▸ **What is expected**: Copy out, word for word, the passage of the elevator traffic text starting with "The second example" and going on through "nine people) will be moving interfloor.".

Elevator traffic is frequently described by a series of three numbers, the most common of which are “40-40-20” and “45-45-10.” The first number refers to the percentage of passengers traveling up from the lobby, the second number refers to the percent of the passengers traveling down to the lobby, and the third number refers to the percentage of passengers moving “interfloor,” such that neither their origin nor destination is the lobby. The three numbers must sum to 100%. This three-number shorthand is an excellent way to describe the percentages of each type of elevator traffic, but it does not indicate the duration or quantity of the traffic. Therefore, it is easy to misinterpret.

Sometimes, individuals, upon being asked to set up a “40-40-20” traffic-simulation scenario, automatically assume the simulation should use a traffic pattern that moves 40% of the building’s population up from the lobby in 1 hr., 40% of the building’s population down to the lobby in 1 hr. and 20% of the building’s population from one non-lobby to another non-lobby floor in the course of the same hour. While this might seem to be a good guess, “40-40-20” actually refers only to the destination percentages of the people being moved, not to whether the distribution is moving all of the building’s population or some percentage of the building’s population. Neither does “40-40-20” give the timeframe over which those people will use the elevators.

In order to accurately depict a traffic distribution to be used for a simulation, the “40-40-20” phrase needs to be used in conjunction with a number of people or a percentage of the building’s population, together with a timeframe. For example, it is appropriate to say, “Move 10% of the building’s population in each of 5 min. for a 45-min. period using a ‘40-40-20’ configuration,” or, “Move 550 people evenly over 30 min. using a ‘45-45-10’ configuration.”

The first example means that if you have a building with 1,000 people in it, then in each of nine periods of 5 min. each, there will be 100 people attempting to use the elevator (10% of 1000). 40% of those 100 people (i.e., 40 people) will be attempting to travel up from the lobby, another 40% of those people will be attempting to travel down from the lobby, and 20% of those people (i.e., 20 people) will be moving interfloor.

The second example means that if you have a building with 1,000 people in it, then only 55% of the population, or 550 people, will be using the elevator system over 30 min. Dividing 550 by six (the number of 5-min. periods in 30 min.) means that approximately 92 people will desire elevator service in each of those 5 min. Using the “45-45-10” configuration, 45% of those 92 people (i.e., approximately 42 people) want to travel up from the lobby, 45% (i.e., approximately 42 people) want to travel down to the lobby, and the remaining 10% (i.e., approximately nine people) will be moving interfloor.

 Number Four: “Automated Elevator Monitoring Systems Are Great, Because They Can Tell You How Long People Wait for Elevators.”

This misconception applies mainly to automatic systems used to monitor traditional two-hall-call-button elevator configurations. Automatic elevator monitoring systems can be installed in most modern elevator environments to automatically and routinely collect and tabulate data related to elevator performance. These systems can be very helpful tools, but only if understood and used correctly.

Elevator monitoring systems can only track elements that have a mechanical or electronic component that can transmit information to the computer running the monitoring system. The time an elevator reaches a floor, the number of buttons pressed on a car-operating panel, and the time and location of an up hall call button being pressed, for example, can all be monitored. The weight of an elevator car can be monitored and, perhaps, used to estimate the number of people in the car. But, with the exception of destination-entry systems (in which each passenger indicates destination with an electronic device), the number of passengers waiting in the hallway for an elevator car is not monitored. Elaborate camera, video or radio-frequency identification tracking mechanisms that might allow for passenger tracking are currently too expensive for routine use in elevator performance monitoring.

▸ **Supplied records**:
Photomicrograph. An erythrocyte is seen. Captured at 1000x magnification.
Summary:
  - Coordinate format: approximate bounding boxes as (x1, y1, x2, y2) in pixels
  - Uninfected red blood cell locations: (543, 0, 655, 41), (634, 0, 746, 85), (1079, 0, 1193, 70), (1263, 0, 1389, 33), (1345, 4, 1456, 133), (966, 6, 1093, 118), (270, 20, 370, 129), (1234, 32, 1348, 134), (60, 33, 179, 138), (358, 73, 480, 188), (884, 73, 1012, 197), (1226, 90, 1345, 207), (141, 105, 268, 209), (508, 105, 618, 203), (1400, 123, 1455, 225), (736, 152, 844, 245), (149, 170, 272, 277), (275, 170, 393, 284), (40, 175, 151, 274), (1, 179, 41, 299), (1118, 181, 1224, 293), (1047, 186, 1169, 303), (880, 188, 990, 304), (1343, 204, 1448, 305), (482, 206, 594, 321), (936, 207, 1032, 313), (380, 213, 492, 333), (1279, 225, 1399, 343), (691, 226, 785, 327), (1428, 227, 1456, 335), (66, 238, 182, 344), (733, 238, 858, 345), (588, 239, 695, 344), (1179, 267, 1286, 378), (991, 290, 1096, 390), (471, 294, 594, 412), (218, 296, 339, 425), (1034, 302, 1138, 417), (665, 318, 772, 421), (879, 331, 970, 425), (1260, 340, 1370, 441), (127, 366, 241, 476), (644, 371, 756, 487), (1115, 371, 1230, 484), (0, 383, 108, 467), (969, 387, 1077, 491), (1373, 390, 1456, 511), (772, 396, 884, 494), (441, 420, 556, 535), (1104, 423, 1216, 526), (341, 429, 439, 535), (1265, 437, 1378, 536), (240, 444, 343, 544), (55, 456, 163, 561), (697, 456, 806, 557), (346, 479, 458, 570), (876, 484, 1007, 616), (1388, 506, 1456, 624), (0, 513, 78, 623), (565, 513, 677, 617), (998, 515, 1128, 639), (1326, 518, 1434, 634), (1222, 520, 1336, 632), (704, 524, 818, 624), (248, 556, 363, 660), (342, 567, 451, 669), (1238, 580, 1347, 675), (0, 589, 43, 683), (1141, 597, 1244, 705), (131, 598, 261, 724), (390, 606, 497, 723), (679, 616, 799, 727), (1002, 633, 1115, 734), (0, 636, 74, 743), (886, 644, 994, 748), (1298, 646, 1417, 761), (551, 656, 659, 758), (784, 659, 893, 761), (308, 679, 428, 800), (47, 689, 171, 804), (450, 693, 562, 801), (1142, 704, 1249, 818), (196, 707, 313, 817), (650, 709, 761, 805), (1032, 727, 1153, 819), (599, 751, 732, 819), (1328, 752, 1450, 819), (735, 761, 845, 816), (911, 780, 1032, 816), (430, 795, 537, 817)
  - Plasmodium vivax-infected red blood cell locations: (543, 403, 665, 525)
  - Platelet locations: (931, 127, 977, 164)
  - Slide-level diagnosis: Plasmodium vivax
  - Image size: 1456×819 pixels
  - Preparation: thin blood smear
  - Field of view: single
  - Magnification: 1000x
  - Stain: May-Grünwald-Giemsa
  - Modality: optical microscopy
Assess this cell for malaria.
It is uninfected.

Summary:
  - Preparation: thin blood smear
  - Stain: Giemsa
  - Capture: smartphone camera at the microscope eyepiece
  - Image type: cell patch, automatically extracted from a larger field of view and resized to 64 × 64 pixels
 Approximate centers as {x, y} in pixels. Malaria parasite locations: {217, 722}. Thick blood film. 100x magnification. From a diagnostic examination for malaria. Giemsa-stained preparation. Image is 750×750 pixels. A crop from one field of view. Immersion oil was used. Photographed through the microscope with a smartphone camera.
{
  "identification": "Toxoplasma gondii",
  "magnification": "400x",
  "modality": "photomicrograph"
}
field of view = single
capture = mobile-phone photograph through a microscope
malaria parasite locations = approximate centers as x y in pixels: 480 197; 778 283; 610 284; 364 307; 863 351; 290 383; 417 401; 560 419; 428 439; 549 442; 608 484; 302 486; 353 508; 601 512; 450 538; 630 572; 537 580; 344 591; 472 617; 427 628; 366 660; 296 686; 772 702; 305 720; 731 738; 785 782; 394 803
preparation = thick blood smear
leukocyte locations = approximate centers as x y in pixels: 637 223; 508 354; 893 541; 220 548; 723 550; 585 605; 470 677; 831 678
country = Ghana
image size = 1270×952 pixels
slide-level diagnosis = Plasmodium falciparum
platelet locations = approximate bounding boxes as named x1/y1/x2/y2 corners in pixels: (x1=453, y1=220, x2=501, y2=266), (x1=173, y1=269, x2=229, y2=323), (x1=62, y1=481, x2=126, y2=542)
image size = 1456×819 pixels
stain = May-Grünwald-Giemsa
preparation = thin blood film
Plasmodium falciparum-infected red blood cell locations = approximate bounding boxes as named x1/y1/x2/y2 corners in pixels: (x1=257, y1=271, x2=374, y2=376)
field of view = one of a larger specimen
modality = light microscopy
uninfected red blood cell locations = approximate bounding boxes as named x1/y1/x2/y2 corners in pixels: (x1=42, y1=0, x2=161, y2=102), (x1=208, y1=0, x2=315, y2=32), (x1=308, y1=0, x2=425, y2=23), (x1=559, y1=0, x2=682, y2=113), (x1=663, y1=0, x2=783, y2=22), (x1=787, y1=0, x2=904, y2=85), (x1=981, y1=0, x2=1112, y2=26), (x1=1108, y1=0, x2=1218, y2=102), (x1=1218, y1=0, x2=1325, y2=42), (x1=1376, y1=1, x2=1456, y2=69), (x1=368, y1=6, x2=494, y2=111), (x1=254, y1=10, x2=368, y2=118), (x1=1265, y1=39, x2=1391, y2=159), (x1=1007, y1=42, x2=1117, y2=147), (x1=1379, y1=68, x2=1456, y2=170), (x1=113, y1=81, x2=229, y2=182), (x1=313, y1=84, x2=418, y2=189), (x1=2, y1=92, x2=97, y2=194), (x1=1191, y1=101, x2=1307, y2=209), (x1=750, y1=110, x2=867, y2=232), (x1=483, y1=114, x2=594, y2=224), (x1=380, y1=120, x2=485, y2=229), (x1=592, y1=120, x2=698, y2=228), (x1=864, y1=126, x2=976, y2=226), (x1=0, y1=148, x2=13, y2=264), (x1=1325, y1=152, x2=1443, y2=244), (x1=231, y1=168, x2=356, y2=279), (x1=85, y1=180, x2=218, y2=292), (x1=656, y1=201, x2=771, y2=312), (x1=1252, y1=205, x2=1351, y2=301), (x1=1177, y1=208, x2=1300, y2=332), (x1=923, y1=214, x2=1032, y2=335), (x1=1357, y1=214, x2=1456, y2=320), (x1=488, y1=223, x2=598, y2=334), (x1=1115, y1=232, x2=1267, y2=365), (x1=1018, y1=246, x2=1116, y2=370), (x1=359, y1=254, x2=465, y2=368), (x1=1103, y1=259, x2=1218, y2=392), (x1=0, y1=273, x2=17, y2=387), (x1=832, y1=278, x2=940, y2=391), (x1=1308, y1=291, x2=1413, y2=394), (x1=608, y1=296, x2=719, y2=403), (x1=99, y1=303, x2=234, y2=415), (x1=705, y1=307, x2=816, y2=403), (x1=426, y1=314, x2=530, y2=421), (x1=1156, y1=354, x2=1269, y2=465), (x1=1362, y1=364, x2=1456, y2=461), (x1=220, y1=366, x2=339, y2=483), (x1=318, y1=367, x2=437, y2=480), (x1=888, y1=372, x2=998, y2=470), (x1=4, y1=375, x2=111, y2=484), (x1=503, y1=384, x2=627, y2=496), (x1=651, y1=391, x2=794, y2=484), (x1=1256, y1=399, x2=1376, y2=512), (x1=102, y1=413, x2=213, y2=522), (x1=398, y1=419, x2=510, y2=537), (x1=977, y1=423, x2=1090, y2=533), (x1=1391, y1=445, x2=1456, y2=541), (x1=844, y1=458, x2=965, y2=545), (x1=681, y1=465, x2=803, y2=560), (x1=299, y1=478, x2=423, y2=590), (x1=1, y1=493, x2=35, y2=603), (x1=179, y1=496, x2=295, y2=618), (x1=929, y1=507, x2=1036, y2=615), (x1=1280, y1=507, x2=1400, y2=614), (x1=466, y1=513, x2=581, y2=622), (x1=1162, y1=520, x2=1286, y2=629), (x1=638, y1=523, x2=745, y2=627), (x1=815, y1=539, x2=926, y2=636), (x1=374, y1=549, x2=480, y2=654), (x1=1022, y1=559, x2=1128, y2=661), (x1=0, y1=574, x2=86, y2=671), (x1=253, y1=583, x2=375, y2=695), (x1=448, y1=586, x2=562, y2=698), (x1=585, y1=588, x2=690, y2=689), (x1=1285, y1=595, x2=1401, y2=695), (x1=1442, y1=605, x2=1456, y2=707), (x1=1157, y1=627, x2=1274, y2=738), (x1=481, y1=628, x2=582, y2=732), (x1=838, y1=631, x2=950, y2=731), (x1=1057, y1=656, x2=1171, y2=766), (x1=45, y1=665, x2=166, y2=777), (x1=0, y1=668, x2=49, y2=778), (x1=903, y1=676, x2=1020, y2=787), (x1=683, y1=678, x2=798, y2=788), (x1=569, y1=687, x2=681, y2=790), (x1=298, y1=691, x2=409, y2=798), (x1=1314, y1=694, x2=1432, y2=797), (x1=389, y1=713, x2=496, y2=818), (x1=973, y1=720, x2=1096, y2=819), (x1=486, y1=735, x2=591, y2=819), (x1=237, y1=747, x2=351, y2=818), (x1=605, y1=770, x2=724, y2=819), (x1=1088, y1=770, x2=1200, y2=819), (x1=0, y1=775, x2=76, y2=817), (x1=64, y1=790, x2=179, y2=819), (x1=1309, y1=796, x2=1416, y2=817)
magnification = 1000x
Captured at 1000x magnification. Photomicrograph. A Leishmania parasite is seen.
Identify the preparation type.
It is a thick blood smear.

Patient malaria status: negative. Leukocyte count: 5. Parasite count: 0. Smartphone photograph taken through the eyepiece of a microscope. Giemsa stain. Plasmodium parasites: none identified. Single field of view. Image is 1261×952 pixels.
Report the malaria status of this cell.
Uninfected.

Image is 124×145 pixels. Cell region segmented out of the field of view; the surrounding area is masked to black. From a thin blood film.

▸ **Output of the task**:
The second example means that if you have a building with 1,000 people in it, then only 55% of the population, or 550 people, will be using the elevator system over 30 min. Dividing 550 by six (the number of 5-min. periods in 30 min.) means that approximately 92 people will desire elevator service in each of those 5 min. Using the “45-45-10” configuration, 45% of those 92 people (i.e., approximately 42 people) want to travel up from the lobby, 45% (i.e., approximately 42 people) want to travel down to the lobby, and the remaining 10% (i.e., approximately nine people) will be moving interfloor.